Friedman Jan M, Cornel Martina C, Goldenberg Aaron J, Lister Karla J, Sénécal Karine, Vears Danya F
Department of Medical Genetics, University of British Columbia, Vancouver, Canada.
Child & Family Research Institute, Vancouver, Canada.
BMC Med Genomics. 2017 Feb 21;10(1):9. doi: 10.1186/s12920-017-0247-4.
The use of genome-wide (whole genome or exome) sequencing for population-based newborn screening presents an opportunity to detect and treat or prevent many more serious early-onset health conditions than is possible today.

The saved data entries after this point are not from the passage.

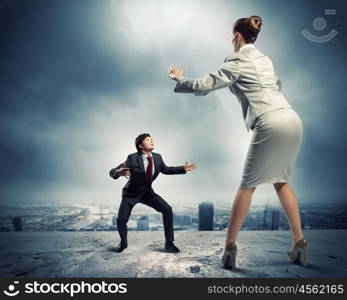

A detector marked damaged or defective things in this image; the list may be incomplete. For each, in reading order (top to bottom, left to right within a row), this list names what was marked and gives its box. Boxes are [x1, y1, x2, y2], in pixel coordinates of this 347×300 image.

cracked concrete surface [0, 231, 346, 278]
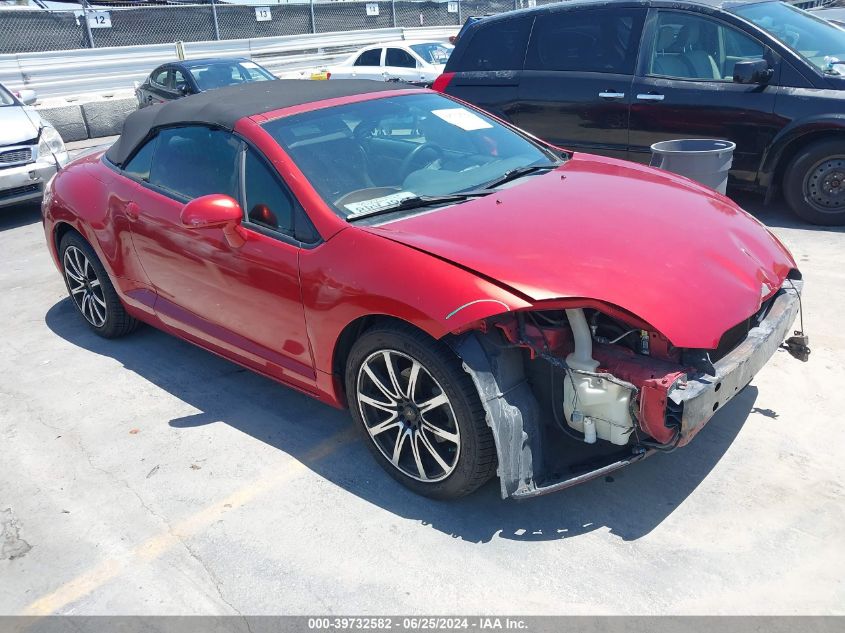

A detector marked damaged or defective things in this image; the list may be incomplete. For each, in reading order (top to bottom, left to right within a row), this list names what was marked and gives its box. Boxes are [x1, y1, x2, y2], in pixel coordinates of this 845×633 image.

crumpled hood [0, 106, 40, 146]
crumpled hood [362, 155, 796, 348]
damaged front end [446, 276, 800, 498]
exposed bumper structure [672, 282, 796, 444]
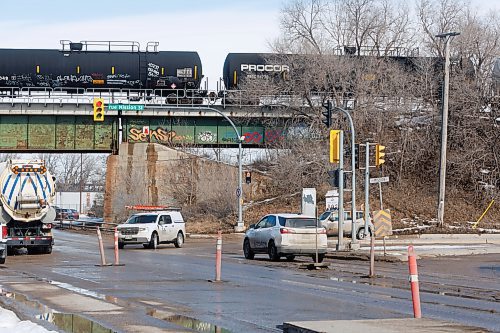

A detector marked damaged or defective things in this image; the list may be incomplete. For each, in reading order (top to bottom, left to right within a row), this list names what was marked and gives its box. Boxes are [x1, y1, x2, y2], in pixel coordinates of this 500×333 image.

pothole in road [0, 288, 115, 332]
pothole in road [146, 308, 232, 332]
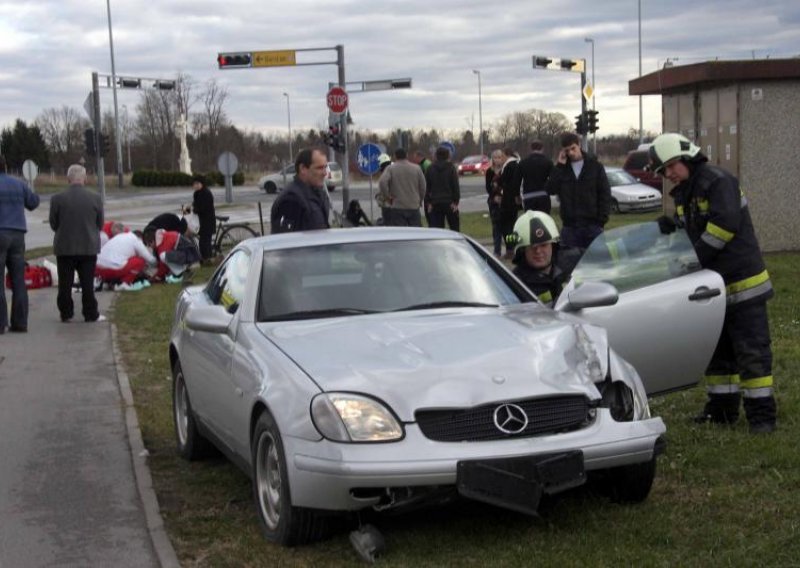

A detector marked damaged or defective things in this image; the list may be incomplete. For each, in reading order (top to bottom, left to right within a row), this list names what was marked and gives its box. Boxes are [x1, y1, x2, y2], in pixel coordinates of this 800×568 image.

crumpled hood [256, 306, 608, 422]
detached bumper piece [456, 450, 588, 516]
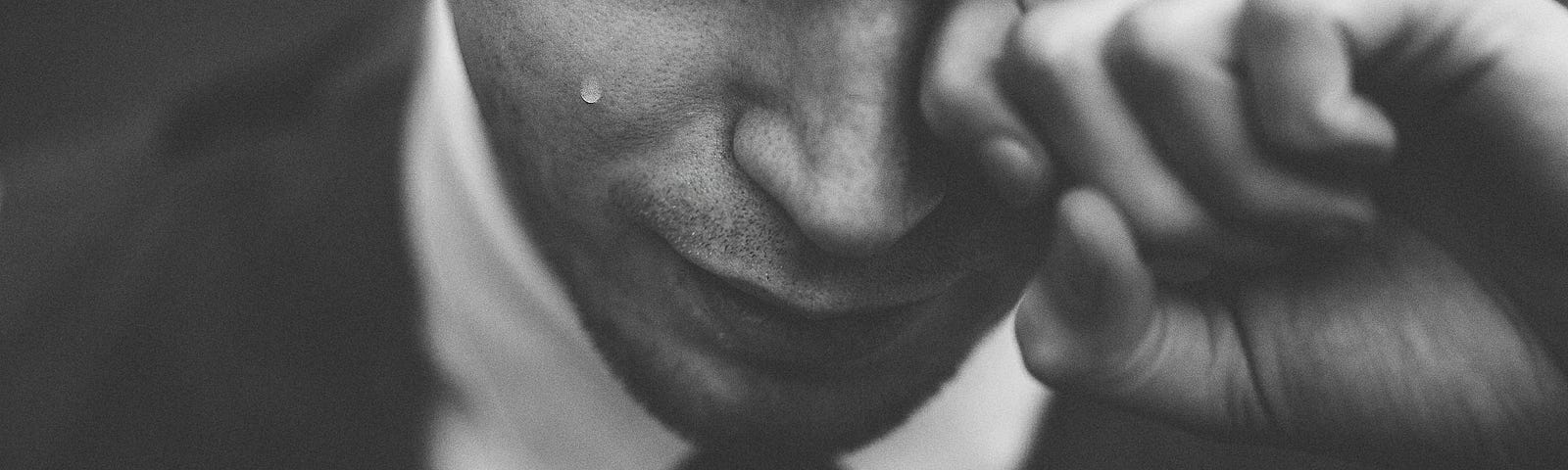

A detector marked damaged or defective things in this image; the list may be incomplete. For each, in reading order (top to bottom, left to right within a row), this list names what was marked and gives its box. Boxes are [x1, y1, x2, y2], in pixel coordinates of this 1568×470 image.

single tear [576, 77, 600, 104]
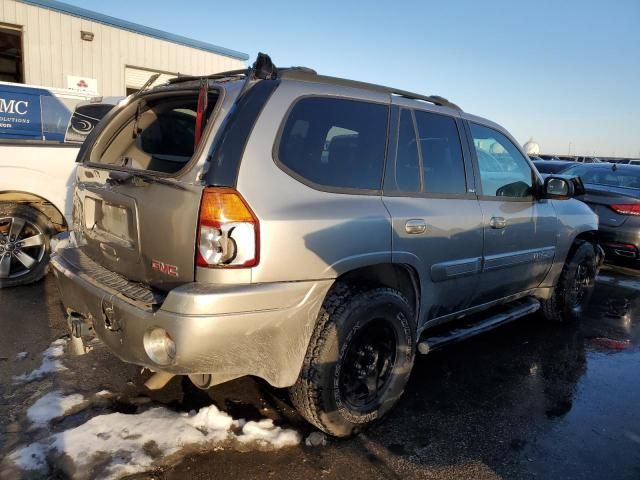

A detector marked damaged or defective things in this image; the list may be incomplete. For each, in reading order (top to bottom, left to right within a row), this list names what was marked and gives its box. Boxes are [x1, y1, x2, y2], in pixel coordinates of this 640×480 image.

The Paediatric Task Team of the Global Alliance for Genomics and Health's Regulatory and Ethics Working Group reviewed current understanding and concerns regarding the use of genomic technologies for population-based newborn screening and developed, by consensus, eight recommendations for clinicians, clinical laboratory scientists, and policy makers.
Before genome-wide sequencing can be implemented in newborn screening programs, its clinical utility and cost-effectiveness must be demonstrated, and the ability to distinguish disease-causing and benign variants of all genes screened must be established. In addition, each jurisdiction needs to resolve ethical and policy issues regarding the disclosure of incidental or secondary findings to families and ownership, appropriate storage and sharing of genomic data.
The best interests of children should be the basis for all decisions regarding the implementation of genomic newborn screening.
与目前相比,使用全基因组(整个基因组或外显子组)测序进行基于人群的新生儿筛查,为检测、治疗或预防更多严重的早发性健康状况提供了机会。
全球基因组学与健康联盟监管与伦理工作组的儿科任务小组回顾了目前对于将基因组技术用于基于人群的新生儿筛查的理解和担忧,并经协商一致为临床医生、临床实验室科学家和政策制定者制定了八项建议。
在新生儿筛查项目中实施全基因组测序之前,必须证明其临床效用和成本效益,并且必须确定区分所有筛查基因的致病和良性变异的能力。此外,每个司法管辖区都需要解决有关向家庭披露偶然或次要发现以及基因组数据的所有权、适当存储和共享的伦理和政策问题。
儿童的最大利益应作为所有关于实施基因组新生儿筛查决策的基础。